◆ Materials provided:
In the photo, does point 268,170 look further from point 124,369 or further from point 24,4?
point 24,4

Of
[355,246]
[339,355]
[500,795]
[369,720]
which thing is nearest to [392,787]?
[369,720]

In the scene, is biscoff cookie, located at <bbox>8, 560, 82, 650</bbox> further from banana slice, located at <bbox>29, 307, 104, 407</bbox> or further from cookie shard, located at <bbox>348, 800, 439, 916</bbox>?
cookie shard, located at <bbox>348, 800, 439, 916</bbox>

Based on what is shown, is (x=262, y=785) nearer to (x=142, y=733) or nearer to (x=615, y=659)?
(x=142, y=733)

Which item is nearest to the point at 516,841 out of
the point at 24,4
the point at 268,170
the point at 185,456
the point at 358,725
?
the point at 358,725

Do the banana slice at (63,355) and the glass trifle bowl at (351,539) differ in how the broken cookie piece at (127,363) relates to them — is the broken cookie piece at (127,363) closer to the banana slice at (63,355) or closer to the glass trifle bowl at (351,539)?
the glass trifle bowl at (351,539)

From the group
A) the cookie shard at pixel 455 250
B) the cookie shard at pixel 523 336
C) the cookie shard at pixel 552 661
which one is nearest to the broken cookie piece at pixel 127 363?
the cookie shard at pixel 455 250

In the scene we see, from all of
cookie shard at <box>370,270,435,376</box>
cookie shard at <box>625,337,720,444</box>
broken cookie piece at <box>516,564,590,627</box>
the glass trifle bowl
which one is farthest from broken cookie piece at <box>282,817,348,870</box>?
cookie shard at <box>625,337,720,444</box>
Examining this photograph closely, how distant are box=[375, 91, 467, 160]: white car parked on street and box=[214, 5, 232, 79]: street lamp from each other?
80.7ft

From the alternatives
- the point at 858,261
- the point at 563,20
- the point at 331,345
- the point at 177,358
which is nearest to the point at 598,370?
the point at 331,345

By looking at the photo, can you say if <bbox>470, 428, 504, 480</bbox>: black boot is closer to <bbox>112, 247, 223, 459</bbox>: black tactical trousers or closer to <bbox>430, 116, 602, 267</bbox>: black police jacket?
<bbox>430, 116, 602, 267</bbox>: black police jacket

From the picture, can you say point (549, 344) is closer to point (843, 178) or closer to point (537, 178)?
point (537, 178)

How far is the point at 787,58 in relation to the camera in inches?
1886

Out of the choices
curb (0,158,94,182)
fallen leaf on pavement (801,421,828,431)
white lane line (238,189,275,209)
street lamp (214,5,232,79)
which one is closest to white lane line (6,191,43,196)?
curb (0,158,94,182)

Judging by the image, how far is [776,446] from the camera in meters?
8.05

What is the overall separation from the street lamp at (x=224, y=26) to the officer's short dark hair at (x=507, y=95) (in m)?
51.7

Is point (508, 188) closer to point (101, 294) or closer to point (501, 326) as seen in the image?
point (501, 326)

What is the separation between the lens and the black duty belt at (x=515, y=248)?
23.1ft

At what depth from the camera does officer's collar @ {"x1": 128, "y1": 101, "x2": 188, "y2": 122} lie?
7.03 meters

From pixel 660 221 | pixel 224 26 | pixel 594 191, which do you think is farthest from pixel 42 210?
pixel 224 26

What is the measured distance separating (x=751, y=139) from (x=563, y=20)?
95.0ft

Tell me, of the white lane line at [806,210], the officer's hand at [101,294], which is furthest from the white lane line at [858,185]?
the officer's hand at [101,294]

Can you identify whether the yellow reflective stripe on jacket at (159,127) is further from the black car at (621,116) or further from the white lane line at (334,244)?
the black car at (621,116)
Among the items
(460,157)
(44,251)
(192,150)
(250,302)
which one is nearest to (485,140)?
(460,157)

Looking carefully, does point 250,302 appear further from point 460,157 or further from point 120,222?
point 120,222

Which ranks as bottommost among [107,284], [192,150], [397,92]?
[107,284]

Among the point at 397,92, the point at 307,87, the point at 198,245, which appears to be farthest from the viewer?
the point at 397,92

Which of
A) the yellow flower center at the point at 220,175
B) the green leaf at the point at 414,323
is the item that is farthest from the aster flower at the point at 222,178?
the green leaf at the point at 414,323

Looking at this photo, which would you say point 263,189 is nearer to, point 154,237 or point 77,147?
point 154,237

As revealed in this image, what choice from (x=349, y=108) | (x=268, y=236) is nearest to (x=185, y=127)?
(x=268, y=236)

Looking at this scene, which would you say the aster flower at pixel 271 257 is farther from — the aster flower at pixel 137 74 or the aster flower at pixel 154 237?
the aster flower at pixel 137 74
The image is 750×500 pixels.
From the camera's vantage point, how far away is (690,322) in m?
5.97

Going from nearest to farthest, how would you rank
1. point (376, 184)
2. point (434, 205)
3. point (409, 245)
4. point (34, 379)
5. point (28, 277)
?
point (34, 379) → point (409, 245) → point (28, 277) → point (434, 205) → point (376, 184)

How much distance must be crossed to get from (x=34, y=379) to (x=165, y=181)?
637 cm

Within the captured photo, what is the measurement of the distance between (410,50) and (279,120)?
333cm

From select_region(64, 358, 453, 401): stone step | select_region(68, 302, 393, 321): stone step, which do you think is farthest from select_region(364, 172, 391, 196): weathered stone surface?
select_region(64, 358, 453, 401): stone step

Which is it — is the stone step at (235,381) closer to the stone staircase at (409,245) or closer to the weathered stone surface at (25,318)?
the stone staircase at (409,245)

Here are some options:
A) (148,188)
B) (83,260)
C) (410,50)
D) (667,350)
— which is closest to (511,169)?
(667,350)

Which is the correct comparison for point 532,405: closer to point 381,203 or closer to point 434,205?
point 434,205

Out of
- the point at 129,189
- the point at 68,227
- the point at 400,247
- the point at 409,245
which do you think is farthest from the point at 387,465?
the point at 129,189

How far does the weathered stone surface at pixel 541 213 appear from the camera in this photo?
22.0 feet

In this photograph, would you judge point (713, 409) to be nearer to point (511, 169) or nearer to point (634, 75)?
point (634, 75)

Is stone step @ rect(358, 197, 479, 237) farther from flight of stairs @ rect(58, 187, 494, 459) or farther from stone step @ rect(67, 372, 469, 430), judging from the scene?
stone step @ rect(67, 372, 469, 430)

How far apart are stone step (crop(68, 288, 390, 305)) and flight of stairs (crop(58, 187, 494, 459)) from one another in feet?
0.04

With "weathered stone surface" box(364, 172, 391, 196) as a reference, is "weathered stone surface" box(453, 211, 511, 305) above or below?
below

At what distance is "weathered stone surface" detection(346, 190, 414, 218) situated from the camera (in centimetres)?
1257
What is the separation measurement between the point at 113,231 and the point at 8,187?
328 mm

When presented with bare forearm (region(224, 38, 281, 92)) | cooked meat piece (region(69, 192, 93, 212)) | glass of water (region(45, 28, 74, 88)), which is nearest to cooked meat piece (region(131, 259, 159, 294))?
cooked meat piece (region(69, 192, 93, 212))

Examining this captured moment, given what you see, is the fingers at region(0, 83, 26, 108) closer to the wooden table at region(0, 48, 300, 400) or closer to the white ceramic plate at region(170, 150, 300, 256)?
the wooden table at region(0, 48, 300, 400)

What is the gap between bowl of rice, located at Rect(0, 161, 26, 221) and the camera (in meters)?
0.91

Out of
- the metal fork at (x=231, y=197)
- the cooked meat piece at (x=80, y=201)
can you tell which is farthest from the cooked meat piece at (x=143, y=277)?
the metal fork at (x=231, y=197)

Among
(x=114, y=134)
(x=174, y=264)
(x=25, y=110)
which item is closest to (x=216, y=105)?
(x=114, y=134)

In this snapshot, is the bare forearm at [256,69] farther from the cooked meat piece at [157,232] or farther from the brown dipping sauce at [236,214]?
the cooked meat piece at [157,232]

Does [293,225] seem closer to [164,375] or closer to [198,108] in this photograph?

◆ Directions:
All of the material must be reproduced exactly.

◆ Output for this task:
In the photo, does point 268,170 look further from point 124,369 or further from point 24,4?
point 24,4

Of
[355,246]
[339,355]
[500,795]
[369,720]
which thing is nearest to [392,787]?
[369,720]

In the scene, is biscoff cookie, located at <bbox>8, 560, 82, 650</bbox> further from banana slice, located at <bbox>29, 307, 104, 407</bbox> or further from cookie shard, located at <bbox>348, 800, 439, 916</bbox>?
cookie shard, located at <bbox>348, 800, 439, 916</bbox>

Based on what is shown, is (x=262, y=785) nearer to (x=142, y=733) or nearer to (x=615, y=659)?
(x=142, y=733)

Which item is nearest to the point at 516,841 out of
the point at 24,4
the point at 268,170
the point at 185,456
the point at 358,725
?
the point at 358,725

Do the banana slice at (63,355) and the glass trifle bowl at (351,539) differ in how the broken cookie piece at (127,363) relates to them — is the broken cookie piece at (127,363) closer to the banana slice at (63,355) or closer to the glass trifle bowl at (351,539)?
the glass trifle bowl at (351,539)

From the group
A) the cookie shard at pixel 455 250
B) the cookie shard at pixel 523 336
C) the cookie shard at pixel 552 661
which one is nearest to the broken cookie piece at pixel 127 363?
the cookie shard at pixel 455 250

In the scene we see, from all of
cookie shard at <box>370,270,435,376</box>
cookie shard at <box>625,337,720,444</box>
broken cookie piece at <box>516,564,590,627</box>
the glass trifle bowl
which one is farthest from broken cookie piece at <box>282,817,348,870</box>?
cookie shard at <box>625,337,720,444</box>
Examining this photograph closely, how distant are box=[375, 91, 467, 160]: white car parked on street and box=[214, 5, 232, 79]: street lamp from each other?
80.7ft

From the alternatives
- the point at 858,261
- the point at 563,20
- the point at 331,345
- the point at 177,358
which is nearest to the point at 598,370?
the point at 331,345

By looking at the photo, can you say if <bbox>470, 428, 504, 480</bbox>: black boot is closer to <bbox>112, 247, 223, 459</bbox>: black tactical trousers or closer to <bbox>430, 116, 602, 267</bbox>: black police jacket?
<bbox>430, 116, 602, 267</bbox>: black police jacket

From the picture, can you say point (549, 344) is closer to point (843, 178) or closer to point (537, 178)?
point (537, 178)

How far is the point at 787,58 in relation to the camera in inches?
1886

Out of the choices
curb (0,158,94,182)
fallen leaf on pavement (801,421,828,431)
white lane line (238,189,275,209)
street lamp (214,5,232,79)
which one is closest to white lane line (6,191,43,196)?
curb (0,158,94,182)

Judging by the image, how far is [776,446] from the camera in meters?
8.05

What is the overall separation from the street lamp at (x=224, y=26) to the officer's short dark hair at (x=507, y=95) (in m)?
51.7

Is point (508, 188) closer to point (101, 294) or closer to point (501, 326) as seen in the image?
point (501, 326)

What is the separation between the lens and the black duty belt at (x=515, y=248)?
23.1ft

At what depth from the camera does officer's collar @ {"x1": 128, "y1": 101, "x2": 188, "y2": 122} lie?
7.03 meters

From pixel 660 221 | pixel 224 26 | pixel 594 191, which do you think is farthest from pixel 42 210?
pixel 224 26

What is the measured distance separating (x=751, y=139) from (x=563, y=20)?
95.0ft

Tell me, of the white lane line at [806,210], the officer's hand at [101,294], which is furthest from the white lane line at [858,185]?
the officer's hand at [101,294]

Can you identify whether the yellow reflective stripe on jacket at (159,127) is further from the black car at (621,116) or further from the white lane line at (334,244)?
the black car at (621,116)
Among the items
(460,157)
(44,251)
(192,150)
(250,302)
which one is nearest to (485,140)?
(460,157)

Looking carefully, does point 250,302 appear further from point 460,157 or further from point 120,222?
point 120,222

Which ranks as bottommost among [107,284], [192,150], [397,92]?
[107,284]

Among the point at 397,92, the point at 307,87, the point at 198,245, which appears to be farthest from the viewer?
the point at 397,92

Which of
A) the yellow flower center at the point at 220,175
B) the green leaf at the point at 414,323
is the item that is farthest from the aster flower at the point at 222,178?
the green leaf at the point at 414,323

Looking at this photo, which would you say point 263,189 is nearer to, point 154,237 or point 77,147?
point 154,237

As revealed in this image, what choice from (x=349, y=108) | (x=268, y=236) is nearest to (x=185, y=127)?
(x=268, y=236)

Looking at this scene, which would you say the aster flower at pixel 271 257 is farther from — the aster flower at pixel 137 74 or the aster flower at pixel 154 237?
the aster flower at pixel 137 74
The image is 750×500 pixels.
From the camera's vantage point, how far away is (690,322) in m?
5.97

Going from nearest to farthest, how would you rank
1. point (376, 184)
2. point (434, 205)
3. point (409, 245)
4. point (34, 379)
5. point (28, 277)
?
point (34, 379) → point (409, 245) → point (28, 277) → point (434, 205) → point (376, 184)

How much distance must be crossed to get from (x=34, y=379) to (x=165, y=181)?
637 cm

Within the captured photo, what is the measurement of the distance between (410,50) and (279,120)?
333cm

From select_region(64, 358, 453, 401): stone step | select_region(68, 302, 393, 321): stone step, which do you think is farthest from select_region(364, 172, 391, 196): weathered stone surface?
select_region(64, 358, 453, 401): stone step

Which is it — is the stone step at (235,381) closer to the stone staircase at (409,245) or closer to the weathered stone surface at (25,318)?
the stone staircase at (409,245)

Here are some options:
A) (148,188)
B) (83,260)
C) (410,50)
D) (667,350)
— which is closest to (511,169)?
(667,350)

Which is the correct comparison for point 532,405: closer to point 381,203 or closer to point 434,205?
point 434,205

Out of
- the point at 129,189
- the point at 68,227
- the point at 400,247
- the point at 409,245
which do you think is farthest from the point at 387,465?
the point at 129,189

How far does the weathered stone surface at pixel 541 213 appear from the camera in this photo?
22.0 feet

In this photograph, would you judge point (713, 409) to be nearer to point (511, 169) or nearer to point (634, 75)?
point (634, 75)

Is stone step @ rect(358, 197, 479, 237) farther from flight of stairs @ rect(58, 187, 494, 459) or farther from stone step @ rect(67, 372, 469, 430), judging from the scene?
stone step @ rect(67, 372, 469, 430)

How far apart are stone step (crop(68, 288, 390, 305)) and flight of stairs (crop(58, 187, 494, 459)) from one another in feet?
0.04

With "weathered stone surface" box(364, 172, 391, 196) as a reference, is "weathered stone surface" box(453, 211, 511, 305) above or below?
below

At what distance is "weathered stone surface" detection(346, 190, 414, 218) situated from the camera (in centimetres)?
1257
What is the separation measurement between the point at 113,231 and the point at 8,187?
328 mm

When presented with bare forearm (region(224, 38, 281, 92)) | cooked meat piece (region(69, 192, 93, 212)) | glass of water (region(45, 28, 74, 88)), which is nearest to cooked meat piece (region(131, 259, 159, 294))?
cooked meat piece (region(69, 192, 93, 212))

Examining this captured moment, given what you see, is the fingers at region(0, 83, 26, 108) closer to the wooden table at region(0, 48, 300, 400) or closer to the white ceramic plate at region(170, 150, 300, 256)?
the wooden table at region(0, 48, 300, 400)

What is the gap between bowl of rice, located at Rect(0, 161, 26, 221) and the camera (in meters)?
0.91

Out of
- the metal fork at (x=231, y=197)
- the cooked meat piece at (x=80, y=201)
can you tell which is farthest from the cooked meat piece at (x=143, y=277)?
the metal fork at (x=231, y=197)

Among
(x=114, y=134)
(x=174, y=264)
(x=25, y=110)
which item is closest to (x=216, y=105)?
(x=114, y=134)

In this snapshot, is the bare forearm at [256,69] farther from the cooked meat piece at [157,232] or farther from the brown dipping sauce at [236,214]?
the cooked meat piece at [157,232]

Does [293,225] seem closer to [164,375] or closer to [198,108] in this photograph?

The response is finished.